Financial security is about more than paying the bills — although, of course, that’s pretty important too. It’s about feeling confident in yourself. When we feel financially secure, we feel more optimistic, centered, and in control.

Financial security is a key part of the millionaire mindset you might have heard about in books or on social media. When we daydream about being a millionaire, it’s not always because we want tons and tons of money. What we really crave are the options that the money brings. For many of us, we associate money with freedom, peace, purpose, and joy.

It’s pretty rare to become a millionaire overnight (although stranger things have happened!) but it’s not impossible to become financially secure. Learning how to build financial security could be one of the best investments you can make in your life, your health, and your future success.


How to build financial security

Building financial security for yourself will mean taking a direct look at your finances (and it shouldn’t be done on the fly). If you’re married or have a partner, sit down with your spouse and talk through the following questions about your financial situation:

1. What are our current income and living expenses?

The first and strongest indicator of your financial well-being is your expenses and your income. Put directly, your cash flow (income) needs to be higher than what you’re spending or you’re setting yourself up for trouble.

If you’re overspending, you’ll need to find a way to cut expenses or earn additional income. These two numbers together will give you an estimate of your net worth (typically calculated as assets minus liabilities).

If you find that you need to make more money, start by negotiating or renegotiating your salary. If you haven’t received a pay raise or promotion for some time, talking to your manager about a merit increase could be an easy way to put some well-earned cash in your pocket.

You might also be able to cut your expenses by renegotiating your interest rates on your home or credit cards. After a good history of on-time payments, many lenders will offer responsible borrowers a more competitive interest rate.

2. What are our financial goals?

Before you start slicing and dicing at the budget, ask yourselves: what matters to us? If we had unlimited resources, what would we do?
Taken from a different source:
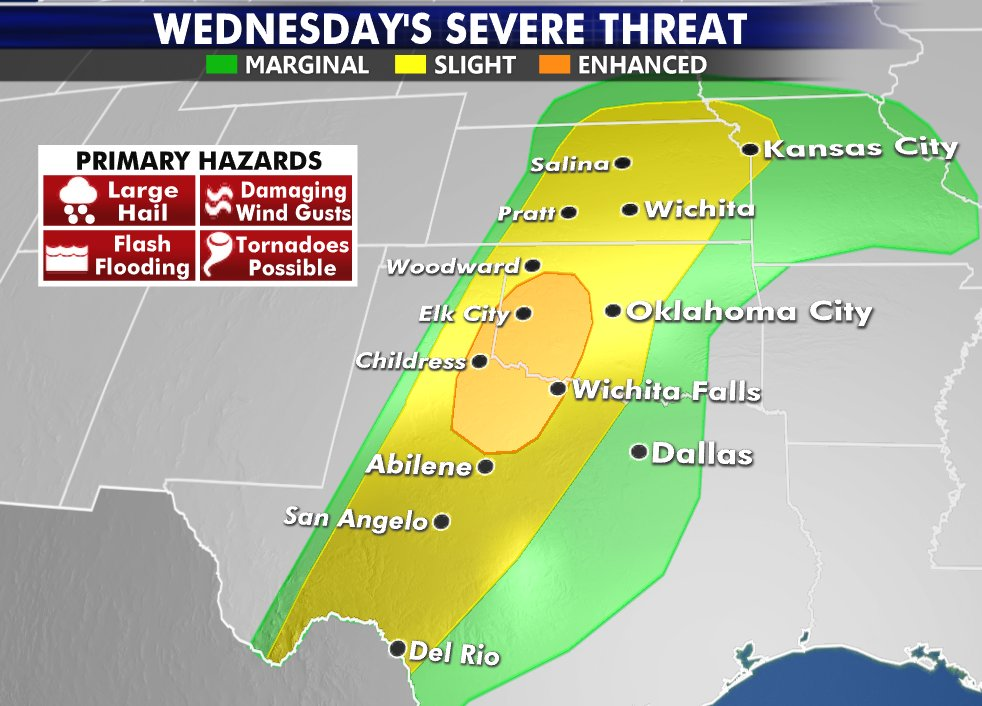 Threat for widespread severe storms returns to the Plains tomorrow. #severe #storms #tornado #weather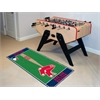 "FANMATS MLB - Boston Red Sox Baseball Runner 30""x72"""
Those line items should be reflected in your budget and will help make your priorities clearer.

Your financial goals are directly related to your family values. By looking at your finances, you might find that some of the goals you felt were impossible are within your reach. For example, if one of you would rather quit your job, you can set a savings goal towards that. Or you might find by not having two working parents, the savings on childcare actually offsets the reduced income.

Other financial goals might include buying a house, saving for retirement, or paying off credit card debt or student loans.

3. How much of an emergency fund do we need?

An emergency fund is a “nest egg” of savings that you don’t touch unless you need it. Emergency savings can help cover unforeseen expenses, like the need to fly out of town for a funeral or replace a broken appliance. They help contribute to your long-term security by making sure you have enough money that you don’t need to go into debt when something happens. 

You don’t have to open a special account for an emergency fund. Any savings account should do the trick, especially if it offers a competitive interest rate.

Most financial planners recommend that you have anywhere between three to six months of expenses saved in an emergency fund, and work to build that up to a year. If that number seems daunting, start with something that feels more attainable, like $500 or $1,000. Most families don’t have enough savings to cover even a $1,000 emergency, so even a small safety net will make you feel much more secure.

4. Are we saving enough money for retirement?

Even if you’re early in your career, it’s never too soon to start thinking about retirement. And if you feel like you’re behind the curve, building the savings habit now can only benefit you in the future.

If you’re not familiar with retirement plans or unsure where to start, take a look at your benefits at work. Many companies offer 401(k) matching and other retirement benefits. These are investment accounts designed to provide you with retirement income, and many offer tax benefits. Understanding how they work is a key part of personal financial planning.

If you are your own boss or your job doesn’t have a retirement plan, you could set up an IRA (individual retirement account). These are usually available through most local financial institutions.


Key takeaways for building financial security

After going through these questions, you might feel antsy to start making sweeping changes in your finances. That’s great, since the best time to start is now! But that also may leave you feeling a bit discouraged if things don’t change as quickly as you’d like. Here are some key steps to start building your financial security:

Financial security FAQs

How quickly can you become financially secure?

Even if you still make the same money, you can start feeling more empowered about your finances right away. Create two strategies for change: a long-term, five-year plan, and a list of action items you can take to get there. With careful attention to your budget and expenses, you can start feeling more in control and seeing positive results in just a couple of weeks.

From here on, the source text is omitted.